--- start of Data shown ---

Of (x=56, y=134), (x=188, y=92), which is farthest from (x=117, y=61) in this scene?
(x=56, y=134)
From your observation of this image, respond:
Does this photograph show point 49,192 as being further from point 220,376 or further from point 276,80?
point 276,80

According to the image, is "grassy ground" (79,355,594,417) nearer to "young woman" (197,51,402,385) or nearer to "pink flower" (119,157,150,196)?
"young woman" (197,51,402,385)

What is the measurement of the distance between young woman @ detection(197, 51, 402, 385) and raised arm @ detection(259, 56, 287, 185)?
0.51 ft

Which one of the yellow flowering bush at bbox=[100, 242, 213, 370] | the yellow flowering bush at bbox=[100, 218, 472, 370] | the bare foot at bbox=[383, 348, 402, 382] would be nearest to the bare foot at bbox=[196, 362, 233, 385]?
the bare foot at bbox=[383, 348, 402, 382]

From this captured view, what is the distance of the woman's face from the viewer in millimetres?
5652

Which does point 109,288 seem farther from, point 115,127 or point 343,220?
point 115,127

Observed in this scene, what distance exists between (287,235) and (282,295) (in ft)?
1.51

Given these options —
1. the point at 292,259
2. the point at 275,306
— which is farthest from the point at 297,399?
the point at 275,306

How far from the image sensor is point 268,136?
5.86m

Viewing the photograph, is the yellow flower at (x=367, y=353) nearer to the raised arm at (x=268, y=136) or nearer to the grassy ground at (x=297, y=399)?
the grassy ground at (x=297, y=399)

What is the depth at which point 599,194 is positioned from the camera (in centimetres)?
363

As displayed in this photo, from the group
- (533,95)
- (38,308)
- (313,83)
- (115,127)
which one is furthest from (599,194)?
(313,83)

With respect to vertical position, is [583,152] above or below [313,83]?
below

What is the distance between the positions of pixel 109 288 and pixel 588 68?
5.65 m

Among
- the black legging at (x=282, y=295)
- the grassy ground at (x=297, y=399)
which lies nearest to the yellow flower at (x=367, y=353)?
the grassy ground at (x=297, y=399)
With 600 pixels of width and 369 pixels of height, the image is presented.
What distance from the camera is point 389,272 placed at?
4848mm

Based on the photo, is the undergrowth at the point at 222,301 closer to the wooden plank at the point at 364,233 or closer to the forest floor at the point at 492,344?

--- end of Data shown ---

■ **What the task requires**
Repeat the data verbatim.

■ **Exercise response**
Of (x=56, y=134), (x=188, y=92), which is farthest from (x=117, y=61) in this scene?
(x=56, y=134)
From your observation of this image, respond:
Does this photograph show point 49,192 as being further from point 220,376 or further from point 276,80?
point 276,80

According to the image, is "grassy ground" (79,355,594,417) nearer to "young woman" (197,51,402,385) or nearer to "pink flower" (119,157,150,196)?
"young woman" (197,51,402,385)

What is the measurement of the distance between young woman @ detection(197, 51, 402, 385) and raised arm @ detection(259, 56, 287, 185)?
0.51 ft

Which one of the yellow flowering bush at bbox=[100, 242, 213, 370] | the yellow flowering bush at bbox=[100, 218, 472, 370] | the bare foot at bbox=[383, 348, 402, 382] would be nearest to the bare foot at bbox=[196, 362, 233, 385]?
the bare foot at bbox=[383, 348, 402, 382]

From this captured view, what is the distance of the woman's face from the viewer in millimetres?
5652

Which does point 109,288 seem farther from, point 115,127 or point 343,220?
point 115,127

Observed in this scene, what distance exists between (287,235) and (282,295) (in ft)?
1.51

Given these options —
1. the point at 292,259
2. the point at 275,306
— which is farthest from the point at 297,399?
the point at 275,306

How far from the image sensor is point 268,136?
5.86m

Viewing the photograph, is the yellow flower at (x=367, y=353) nearer to the raised arm at (x=268, y=136) or nearer to the grassy ground at (x=297, y=399)?
the grassy ground at (x=297, y=399)

What is the depth at which point 599,194 is positioned from the camera (in centimetres)?
363

As displayed in this photo, from the group
- (533,95)
- (38,308)
- (313,83)
- (115,127)
which one is furthest from (599,194)?
(313,83)

With respect to vertical position, is [583,152] above or below [313,83]?
below

What is the distance between the positions of pixel 109 288 and pixel 588 68?
5.65 m

Among
- the black legging at (x=282, y=295)
- the grassy ground at (x=297, y=399)
which lies nearest to the yellow flower at (x=367, y=353)?
the grassy ground at (x=297, y=399)
With 600 pixels of width and 369 pixels of height, the image is presented.
What distance from the camera is point 389,272 placed at?
4848mm

Based on the photo, is the undergrowth at the point at 222,301 closer to the wooden plank at the point at 364,233 or closer to the forest floor at the point at 492,344?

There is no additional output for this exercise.